(Spatial reasoning dataset excerpts)
====================

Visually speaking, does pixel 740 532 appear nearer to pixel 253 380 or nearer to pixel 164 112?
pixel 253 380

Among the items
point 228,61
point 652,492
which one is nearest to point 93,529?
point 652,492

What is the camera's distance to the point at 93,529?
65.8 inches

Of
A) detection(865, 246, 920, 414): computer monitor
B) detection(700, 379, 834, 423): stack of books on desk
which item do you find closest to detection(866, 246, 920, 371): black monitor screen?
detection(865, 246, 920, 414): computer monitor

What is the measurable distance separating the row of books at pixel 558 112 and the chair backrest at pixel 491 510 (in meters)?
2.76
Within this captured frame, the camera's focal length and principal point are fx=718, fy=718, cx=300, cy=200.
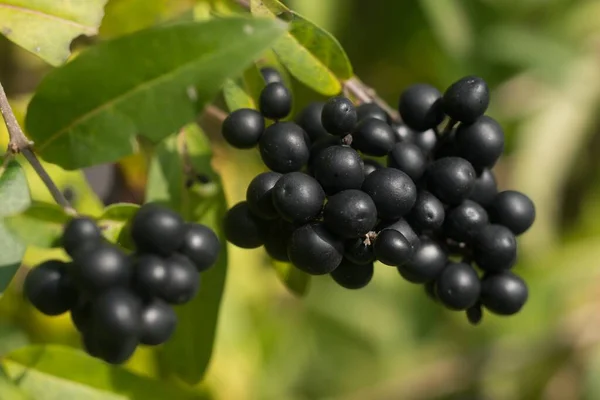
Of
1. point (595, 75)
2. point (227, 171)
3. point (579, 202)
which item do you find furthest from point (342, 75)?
point (579, 202)

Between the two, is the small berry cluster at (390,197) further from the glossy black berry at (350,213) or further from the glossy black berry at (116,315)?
the glossy black berry at (116,315)

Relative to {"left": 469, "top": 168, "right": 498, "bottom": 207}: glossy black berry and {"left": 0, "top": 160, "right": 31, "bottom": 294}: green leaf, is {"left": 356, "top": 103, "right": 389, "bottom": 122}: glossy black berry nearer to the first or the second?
{"left": 469, "top": 168, "right": 498, "bottom": 207}: glossy black berry

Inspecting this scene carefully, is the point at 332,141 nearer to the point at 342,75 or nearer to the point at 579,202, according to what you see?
the point at 342,75

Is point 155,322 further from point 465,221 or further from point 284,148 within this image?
point 465,221

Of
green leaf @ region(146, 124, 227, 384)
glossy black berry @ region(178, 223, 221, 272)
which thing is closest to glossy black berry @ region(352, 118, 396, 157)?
glossy black berry @ region(178, 223, 221, 272)

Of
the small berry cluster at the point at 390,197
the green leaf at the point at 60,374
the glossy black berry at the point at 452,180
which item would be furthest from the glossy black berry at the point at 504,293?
the green leaf at the point at 60,374

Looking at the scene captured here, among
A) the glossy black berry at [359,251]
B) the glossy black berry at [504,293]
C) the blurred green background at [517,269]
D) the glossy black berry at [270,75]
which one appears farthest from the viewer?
the blurred green background at [517,269]
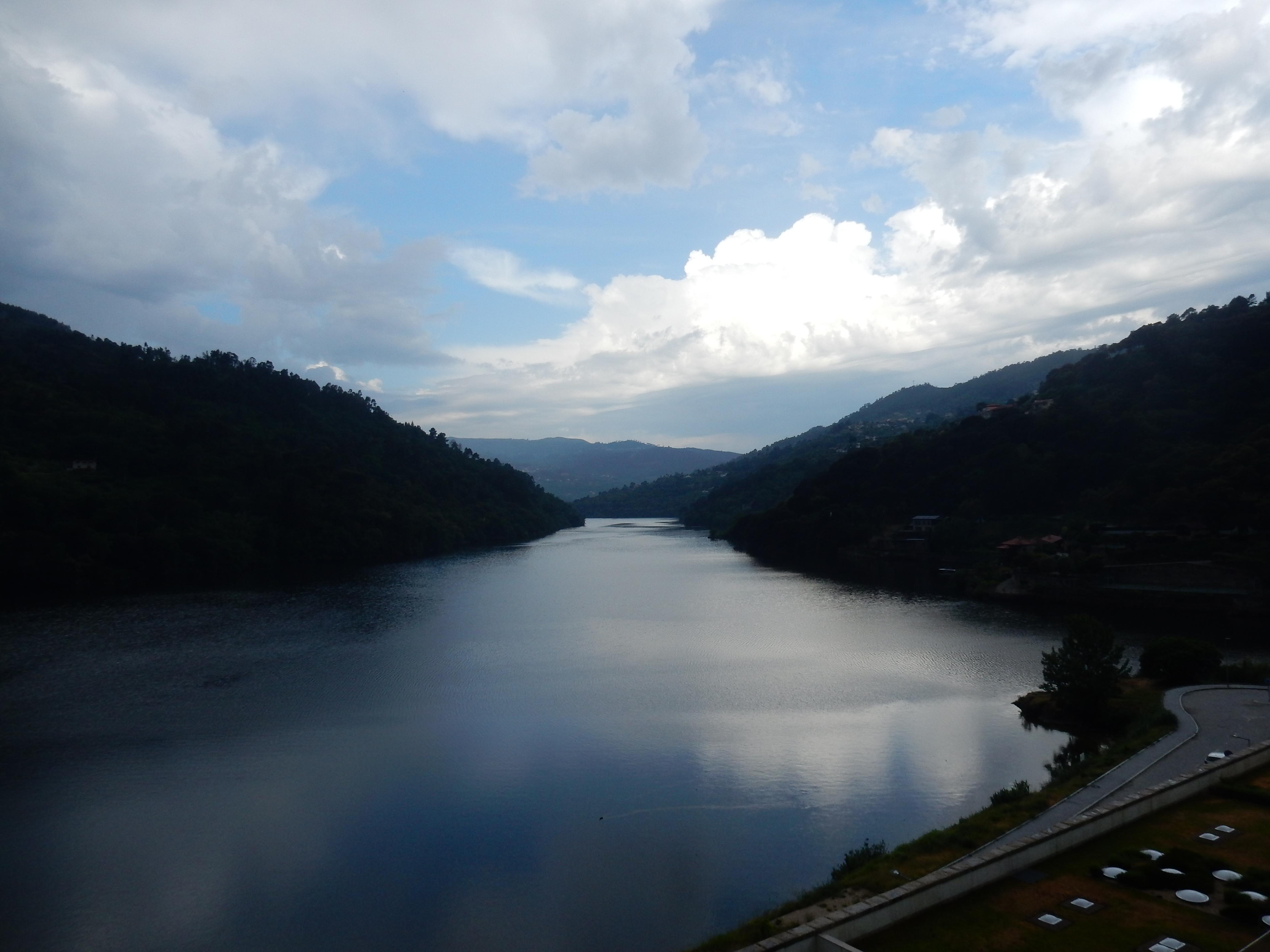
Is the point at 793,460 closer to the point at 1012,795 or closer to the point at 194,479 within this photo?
the point at 194,479

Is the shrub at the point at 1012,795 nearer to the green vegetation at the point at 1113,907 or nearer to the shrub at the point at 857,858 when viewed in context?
the shrub at the point at 857,858

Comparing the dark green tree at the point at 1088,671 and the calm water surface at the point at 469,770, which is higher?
the dark green tree at the point at 1088,671

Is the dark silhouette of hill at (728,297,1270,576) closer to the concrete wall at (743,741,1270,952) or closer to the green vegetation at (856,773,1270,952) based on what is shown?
the concrete wall at (743,741,1270,952)

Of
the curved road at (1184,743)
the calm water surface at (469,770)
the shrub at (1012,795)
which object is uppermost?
the curved road at (1184,743)

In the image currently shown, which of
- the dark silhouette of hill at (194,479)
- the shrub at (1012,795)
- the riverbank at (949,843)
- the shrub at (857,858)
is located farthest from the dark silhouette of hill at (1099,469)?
the dark silhouette of hill at (194,479)

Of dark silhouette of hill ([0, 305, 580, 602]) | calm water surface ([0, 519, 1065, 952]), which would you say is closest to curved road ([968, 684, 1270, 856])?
calm water surface ([0, 519, 1065, 952])

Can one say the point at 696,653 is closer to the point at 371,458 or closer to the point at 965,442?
the point at 965,442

====================

• [To do]:
Carry over the part of the items that opens at the very start and closes with the line containing "65.8 inches", keeping every line, requests included. In the answers only, add 129 to each coordinate and to the distance value.

• [Reply]:
Visually speaking, does pixel 740 532 appear nearer to pixel 253 380 or nearer to pixel 164 112?
pixel 382 509

Among the items
point 228,61
point 652,492
which one is nearest to point 93,529?
point 781,621

What is the camera's distance to the point at 93,529?
194.8 inches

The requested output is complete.